Tracking User Engagement in a Single Page Web App

On April 18th 2012 we pushed a preview release of our collaborative decision making platform Review19 to the general public. Needless to say releasing the platform to the public was an extremely rewarding and fun experience.

What made the process even better were the many experiments we tried. As fun as some of the experiments were, including figuring out a freakishly awesome zero-downtime Node.js continuous deployment process, the most fun has to be tracking user behaviour and engagement within our application.

Review19 is not a typical web app with routes, controllers and models. We’re a next generation, single page JavaScript application in the true sense. Apart from a handful of tasks (less than half a dozen) most of the client application resides in a single HTML5+CSS+JavaScript combine. On the server side RESTful APIs are minimal and much of the client-server communication takes place over web sockets (or fallbacks if user’s browser is oldish).

Custom Events

Okay, if you’ve checked out Review19 you know that you and your team can use it to manage / track decisions and projects. Typical workflows include collaborators taking a lot of ‘actions’. For example creating a SWOT analysis in a decision process, updating a ticket status in project management or adding a new team member.

For us, tracking behavior meant relinquishing the old concepts of pageviews, hits, unique hits etc. Our user loads a web page once and then proceeds to perform a bunch of custom actions.

Weapon of choice: Google Analytics

After evaluating KissMetrics, we opted for the much more powerful Google Analytics. As explained above, a key requirement for a single-page app is to track events. While both KissMetrics and Google Analytics support custom events, KissMetrics felt restrictive.

When it comes to analytics, I like to be closer to the numbers and raw data. I don’t mind the learning curve with Google Analytics. Analysing data correctly is worth it. I may be wrong about KissMetrics but it was easier for me to analyze my data on Google Analytics. It certainly feels the most capable of the two.

Registrations and Logins

Here are some raw numbers for the last thirty days i.e. 20th April 2012 to 20th May 2012:

* Unique visitors: 1301
* Registrations: 130
* Logins: 274

The first time I took notice, these numbers surprised me. Specifically, the conversion rates. The conversion rate for registrations is 9.9923% while the conversion rate for logins is 21.06%. Much better than what I had anticipated. Did I have really low expectations or is my surprise valid?

Also a conclusion worth drawing, on an average almost everyone who signed up logs in at least twice.

Of course this isn’t actually the case and some very regular users help bring up the average while others unimpressed with the app don’t come back.

But the average ratio of registrations-to-logins being 1:2 is encouraging for us.

Decisions or Projects?

Review19 is broadly divided into a collaborative decision making / tracking module and a Kanban / Scrum project tracking module. The project tracking module emerged out of the original proof-of-concept while the collaborative decision making module is the product offering we hope really picks up.

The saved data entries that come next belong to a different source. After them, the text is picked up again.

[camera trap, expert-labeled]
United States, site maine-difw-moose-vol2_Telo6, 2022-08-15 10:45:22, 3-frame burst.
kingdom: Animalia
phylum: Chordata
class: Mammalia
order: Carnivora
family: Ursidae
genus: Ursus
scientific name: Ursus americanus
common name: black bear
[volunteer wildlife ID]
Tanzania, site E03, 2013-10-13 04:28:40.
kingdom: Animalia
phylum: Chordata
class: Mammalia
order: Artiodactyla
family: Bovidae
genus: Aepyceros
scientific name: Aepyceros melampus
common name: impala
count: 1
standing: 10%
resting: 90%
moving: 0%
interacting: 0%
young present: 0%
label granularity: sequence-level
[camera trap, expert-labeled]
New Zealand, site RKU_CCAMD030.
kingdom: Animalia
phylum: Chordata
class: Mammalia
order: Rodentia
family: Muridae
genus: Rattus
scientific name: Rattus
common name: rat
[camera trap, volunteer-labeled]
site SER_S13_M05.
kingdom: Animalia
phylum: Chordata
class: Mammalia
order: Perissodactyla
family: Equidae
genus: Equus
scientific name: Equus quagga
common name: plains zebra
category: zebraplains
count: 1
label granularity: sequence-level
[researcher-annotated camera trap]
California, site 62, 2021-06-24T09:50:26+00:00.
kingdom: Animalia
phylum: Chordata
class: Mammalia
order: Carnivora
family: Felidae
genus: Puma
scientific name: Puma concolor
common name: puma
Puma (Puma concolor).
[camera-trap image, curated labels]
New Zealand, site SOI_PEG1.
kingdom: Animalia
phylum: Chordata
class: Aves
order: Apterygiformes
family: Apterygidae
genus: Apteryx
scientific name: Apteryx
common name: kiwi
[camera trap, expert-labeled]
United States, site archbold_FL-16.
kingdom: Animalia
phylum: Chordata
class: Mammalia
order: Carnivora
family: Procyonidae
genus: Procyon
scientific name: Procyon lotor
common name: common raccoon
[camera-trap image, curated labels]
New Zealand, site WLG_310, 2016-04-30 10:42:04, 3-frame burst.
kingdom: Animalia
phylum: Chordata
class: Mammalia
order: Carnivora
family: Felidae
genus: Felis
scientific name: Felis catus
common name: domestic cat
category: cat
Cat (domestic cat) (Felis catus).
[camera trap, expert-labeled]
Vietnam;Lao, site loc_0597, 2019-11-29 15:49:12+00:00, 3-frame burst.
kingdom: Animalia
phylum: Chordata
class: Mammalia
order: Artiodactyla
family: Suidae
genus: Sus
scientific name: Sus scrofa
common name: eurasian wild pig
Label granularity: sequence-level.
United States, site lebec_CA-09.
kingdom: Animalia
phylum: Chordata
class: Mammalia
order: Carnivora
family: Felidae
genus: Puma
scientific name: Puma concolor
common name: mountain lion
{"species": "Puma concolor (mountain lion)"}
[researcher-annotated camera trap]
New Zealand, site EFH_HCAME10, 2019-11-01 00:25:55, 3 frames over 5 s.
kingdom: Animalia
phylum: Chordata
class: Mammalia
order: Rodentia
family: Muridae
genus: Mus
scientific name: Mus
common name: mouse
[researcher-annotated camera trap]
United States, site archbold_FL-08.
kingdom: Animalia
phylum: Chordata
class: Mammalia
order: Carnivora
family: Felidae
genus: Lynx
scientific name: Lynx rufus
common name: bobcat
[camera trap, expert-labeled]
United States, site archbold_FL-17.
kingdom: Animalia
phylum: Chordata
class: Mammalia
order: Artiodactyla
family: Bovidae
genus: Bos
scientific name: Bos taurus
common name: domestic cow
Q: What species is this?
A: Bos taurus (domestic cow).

Now the project tracking module was available to the public since November 2011 while the collaborative decision making module was released in the middle of April 2012. Naturally we were expecting the project tracking module to dominate the numbers.

While the project tracking module’s numbers are ahead, its only very marginal. Here’s the data:

* New decision processes initiated: 94
* New projects created: 98

The Time Factor

The time factor is one of the most important metric for a single page web app.

Single page apps will never have a lot of pageviews and hits (because they don’t require a user to hop from page to page in a particular session) so you better make sure people are spending enough time on your app.

Again, very exciting numbers for Review19.

* Total time spent: 170 hours, 22 minutes and 22 seconds
* On average: 20 minutes and 42 seconds per user

I must admit these are the first month stats and I really don’t know how good or bad they are, however to my (ignorant?) eyes they look like a good start and I certainly feel encouraged.

Thankfully even the minutest of custom events and user actions are being tracked on Review19, and I look forward to coming months and more incisive analytics.

Till then, keep hacking.

PS: I didn’t find it necessary to explain how to setup tracking of custom events using Google Analytics. Its really simple and it boils down to making function calls in JavaScript. The documentation does a good job.